PROVIDED PASSAGE =
**********
In ultralytics/data/augment.py
:
Comment these augmentations in the v8_transforms
function:
# Mosaic(dataset, imgsz=imgsz, p=hyp.mosaic), # CopyPaste(p=hyp.copy_paste), # MixUp(dataset, pre_transform=pre_transform, p=hyp.mixup), # Albumentations(p=1.0), # RandomHSV(hgain=hyp.hsv_h, sgain=hyp.hsv_s, vgain=hyp.hsv_v),since they are no longer valid with respect to event histograms.
In ultralytics/utils/plotting.py
:
Add these lines right after the imports of libraries:
BG_COLOR = np.array([30, 37, 52], dtype=np.uint8) POS_COLOR = np.array([216, 223, 236], dtype=np.uint8) NEG_COLOR = np.array([64, 126, 201], dtype=np.uint8)
and add a function called
viz_histo_binarized
somewhere in the file:def viz_histo_binarized(im): """ Visualize binarized histogram of events Args: im (np.ndarray): Array of shape (2,H,W) Returns: output_array (np.ndarray): Array of shape (H,W,3) """ img = np.full(im.shape[-2:] + (3,), BG_COLOR, dtype=np.uint8) y, x = np.where(im[0] > 0) img[y, x, :] = POS_COLOR y, x = np.where(im[1] > 0) img[y, x, :] = NEG_COLOR return img
The function can be utilized to visualize the event histograms as RGB images.
Modify the
plot_images
function by changing this line:im = im.transpose(1, 2, 0)
to
im = viz_histo_binarized(im.copy())
**********
REQUIREMENT 1 = According to the instructions for adapting the ultralytics code to event histograms, why should the augmentations in the v8_transforms function be commented out?
REQUIREMENT 2 = Write the next part of the instructions for adapting the ultralytics code to event histograms, starting right after their final line.
**********
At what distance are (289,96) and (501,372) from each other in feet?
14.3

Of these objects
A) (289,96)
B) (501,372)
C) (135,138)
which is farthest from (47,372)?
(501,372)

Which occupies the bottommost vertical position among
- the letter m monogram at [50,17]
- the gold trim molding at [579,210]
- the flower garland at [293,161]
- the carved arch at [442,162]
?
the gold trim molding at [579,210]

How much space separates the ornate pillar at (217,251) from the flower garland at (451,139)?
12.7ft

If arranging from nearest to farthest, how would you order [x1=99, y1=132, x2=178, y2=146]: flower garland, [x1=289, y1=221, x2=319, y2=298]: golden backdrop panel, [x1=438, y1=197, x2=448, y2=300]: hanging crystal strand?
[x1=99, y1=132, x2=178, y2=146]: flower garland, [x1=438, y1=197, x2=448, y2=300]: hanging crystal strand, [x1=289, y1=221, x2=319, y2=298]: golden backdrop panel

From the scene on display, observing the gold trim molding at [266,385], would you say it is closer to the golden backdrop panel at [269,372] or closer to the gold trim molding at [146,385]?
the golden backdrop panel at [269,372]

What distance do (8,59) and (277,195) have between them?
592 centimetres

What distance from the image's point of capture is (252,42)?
**********
WRITTEN REPLY 1 = They are no longer valid with respect to event histograms.

WRITTEN REPLY 2 =
to convert an event histogram to a 3-channel image which can be properly visualized.
In ultralytics/engine/results.py
:
Add import of
viz_histo_binarized
fromultralytics.utils.plotting
:from ultralytics.utils.plotting import Annotator, colors, save_one_box, viz_histo_binarized
Change the following line in the function
plot
:deepcopy(self.orig_img if img is None else img), to
deepcopy(viz_histo_binarized(self.orig_img.transpose(2, 0, 1)) if img is None else viz_histo_binarized(img.transpose(2, 0, 1))), The reason is the same as above: converting an event histogram to a 3-channel image which can be properly visualized.
In ultralytics/cfg/models/v8/yolov8.yaml
:
Add the line:
ch: 2
to specify the input is expected to have two channels because the event histogram has two channels.
In ultralytics/engine/predictor.py
:
Change the line:
self.model.warmup(imgsz=(1 if self.model.pt or self.model.triton else self.dataset.bs, 3, *self.imgsz))
to
self.model.warmup(imgsz=(1 if self.model.pt or self.model.triton else self.dataset.bs, 2, *self.imgsz))
because the network now expects the input has 2 channels not 3.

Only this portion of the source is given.